*TEXTO PROPORCIONADO*:
===

Marta Romero tiene 48 años y toda una vida siendo testigo de cómo adaptarse a los embates del clima. En 1998, después de que el huracán Mitch arrasara partes de Centroamérica, entre ellas su aldea en la costa atlántica de Guatemala, su familia tuvo que dejar los cultivos de maíz, frijol y café de los que vivían y se pasaron al cardamomo, una hierba que pensaban que crecería mejor y les saldría más rentable. Más de veinte años después, en noviembre de 2020, otros dos potentes ciclones, Eta e Iota, arrasaron su comunidad y se llevaron por delante sus plantaciones y ganado.
Después de años de intensa sequía, los campos de cardamomo no resistieron a las lluvias e inundaciones que dejaron esos dos huracanes y la familia ha tenido que volver a empezar de cero. “A ver si nos podemos recuperar un poco porque fue demasiado lo que la tierra se tragó o lo que se fue con los derrumbes. La mayoría de la tierra fértil se perdió, pero gracias a Dios estamos luchando”, le dice Romero a EL PAÍS por teléfono desde la aldea San Francisco de Asís, en el departamento de Izabal. No todos resistieron. Uno de sus hijos, de 24 años, decidió hace unas semanas irse a buscar suerte en Estados Unidos. “Yo no quería, pero me dijo: ‘Mamá, yo me voy que en Guatemala las tierras no están buenas para trabajar. Voy a buscar la forma de poder trabajar en otro lado’”.
Al igual que el hijo de Marta Romero, otros vecinos de su comunidad han emigrado en el último año a Estados Unidos o al departamento de Petén, en el norte de Guatemala. El paso de los huracanes Eta, de categoría 4, e Iota, de categoría 5 —la máxima—, dejó en noviembre del año pasado más de 260 muertos y millones de afectados que perdieron sus casas y cultivos en ese país, en Nicaragua y en Honduras. Las caravanas de hondureños que se formaron en diciembre, solo un mes después, se convirtieron en una evidencia clara del efecto que podrían tener los ciclones más potentes y frecuentes en las migraciones. La Organización Internacional de Migraciones (OIM) estima que más de un millón de personas tuvieron que desplazarse por el impacto de esas dos tormentas. Y hay otros fenómenos más progresivos y menos visibles como las sequías, la subida del nivel del mar o la desertificación de algunas zonas que se están acelerando con el calentamiento global y que también están expulsando a gente de sus comunidades en todo el continente.
Un informe del Banco Mundial proyecta que para el año 2050 podría haber más de 17 millones de latinoamericanos (un 2,6% de los habitantes de la región o el equivalente a la población de Ecuador) desplazados por el cambio climático si no se desarrollan acciones concretas para frenar sus efectos. “Los migrantes climáticos se desplazarán de áreas menos viables con poco acceso al agua y productividad de cultivos y de áreas afectadas por el aumento del nivel del mar y las marejadas ciclónicas”, se lee en el documento. Las zonas que recibirán el golpe más duro, añade, son las más pobres y vulnerables. Y tampoco hace falta conjugar los verbos en futuro. La frecuencia e intensidad de los fenómenos extremos, apunta el documento, ya ha aumentado: “Las lluvias de verano están empezando más tarde y son más irregulares en espacio y tiempo y su intensidad ha incrementado”.

===

*DATOS EXTRAÍDOS*:
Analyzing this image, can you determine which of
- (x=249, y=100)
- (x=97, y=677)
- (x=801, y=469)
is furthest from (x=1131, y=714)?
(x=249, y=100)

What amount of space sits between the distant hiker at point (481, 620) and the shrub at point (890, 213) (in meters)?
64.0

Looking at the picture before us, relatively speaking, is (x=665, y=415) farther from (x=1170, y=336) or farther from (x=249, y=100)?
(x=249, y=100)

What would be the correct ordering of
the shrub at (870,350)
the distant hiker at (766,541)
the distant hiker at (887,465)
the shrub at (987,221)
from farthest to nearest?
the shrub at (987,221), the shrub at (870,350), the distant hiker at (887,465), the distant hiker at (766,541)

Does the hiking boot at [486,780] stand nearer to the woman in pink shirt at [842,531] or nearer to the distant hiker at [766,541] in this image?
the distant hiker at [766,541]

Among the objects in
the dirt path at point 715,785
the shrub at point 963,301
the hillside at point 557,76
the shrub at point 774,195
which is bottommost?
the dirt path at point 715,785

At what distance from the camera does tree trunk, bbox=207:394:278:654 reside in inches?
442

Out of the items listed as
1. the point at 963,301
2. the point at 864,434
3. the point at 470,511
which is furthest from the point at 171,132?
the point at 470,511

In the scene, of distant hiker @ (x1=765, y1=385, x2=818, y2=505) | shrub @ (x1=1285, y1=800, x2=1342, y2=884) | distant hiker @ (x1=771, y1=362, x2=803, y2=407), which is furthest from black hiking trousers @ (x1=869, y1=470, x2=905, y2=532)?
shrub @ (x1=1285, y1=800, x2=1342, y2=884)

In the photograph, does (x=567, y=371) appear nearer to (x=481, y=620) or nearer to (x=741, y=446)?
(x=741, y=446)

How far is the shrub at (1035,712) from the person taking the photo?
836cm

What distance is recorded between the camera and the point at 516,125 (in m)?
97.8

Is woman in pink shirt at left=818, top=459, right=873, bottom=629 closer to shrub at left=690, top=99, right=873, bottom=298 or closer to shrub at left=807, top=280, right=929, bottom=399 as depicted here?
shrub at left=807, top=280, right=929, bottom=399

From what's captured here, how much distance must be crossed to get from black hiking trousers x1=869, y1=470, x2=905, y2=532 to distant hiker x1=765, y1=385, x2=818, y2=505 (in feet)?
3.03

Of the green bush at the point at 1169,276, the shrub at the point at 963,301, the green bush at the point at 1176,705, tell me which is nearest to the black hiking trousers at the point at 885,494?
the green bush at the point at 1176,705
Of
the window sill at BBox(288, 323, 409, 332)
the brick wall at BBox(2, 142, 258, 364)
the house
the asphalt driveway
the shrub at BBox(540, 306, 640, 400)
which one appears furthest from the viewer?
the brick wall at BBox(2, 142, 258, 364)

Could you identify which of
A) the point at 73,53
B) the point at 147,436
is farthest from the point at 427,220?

===

*QUÉ HARÁS*:
a - Reproduce literalmente el fragmento del texto sobre migración climática que va desde "Marta Romero tiene" hasta "plantaciones y ganado.".
b - Según el texto sobre migración climática, ¿a qué cultivo se pasó la familia de Marta Romero después del huracán Mitch?
c - Continúa el texto sobre migración climática a partir de su última oración.

*RESULTADOS EN ORDEN*:
a -
Marta Romero tiene 48 años y toda una vida siendo testigo de cómo adaptarse a los embates del clima. En 1998, después de que el huracán Mitch arrasara partes de Centroamérica, entre ellas su aldea en la costa atlántica de Guatemala, su familia tuvo que dejar los cultivos de maíz, frijol y café de los que vivían y se pasaron al cardamomo, una hierba que pensaban que crecería mejor y les saldría más rentable. Más de veinte años después, en noviembre de 2020, otros dos potentes ciclones, Eta e Iota, arrasaron su comunidad y se llevaron por delante sus plantaciones y ganado.

b - Al cardamomo.

c -
Pablo Escribano, experto de la OIM en migración climática, distingue las amenazas generales como las inundaciones, lluvias y huracanes —que afectan principalmente al Caribe— de otras progresivas como la sequía, que está golpeando a zonas tan lejanas como el corredor seco centroamericano, algunas de Sudamérica —como la cuenca el río Paraná— o la región andina. “Hay evidencia de que el cambio climático en zonas de alta montaña sí que tiene un impacto muy importante al nivel, por ejemplo, de la escasez del agua”, señala en entrevista con EL PAÍS.
“Muchas veces decimos que las amenazas que se relacionan con la movilidad humana son por exceso o falta de agua. Las estadísticas de desplazamientos por desastres muestran que los fenómenos de lluvias extremas e inundaciones son los que desplazan a más personas”, apunta Escribano. “La cuestión de la sequía es muy relevante en zonas como el Corredor Seco centroamericano, algunas zonas de México, del centro de Chile o el noreste de Brasil”, añade. El continente también se ha visto golpeado en los últimos años por intensos incendios, como los que afectaron a la Amazonia y el Pantanal en Brasil o la costa oeste de Estados Unidos, y por inundaciones en algunas zonas de la cuenca amazónica, el sureste de Brasil, Uruguay y en la cuenca del Río de la Plata.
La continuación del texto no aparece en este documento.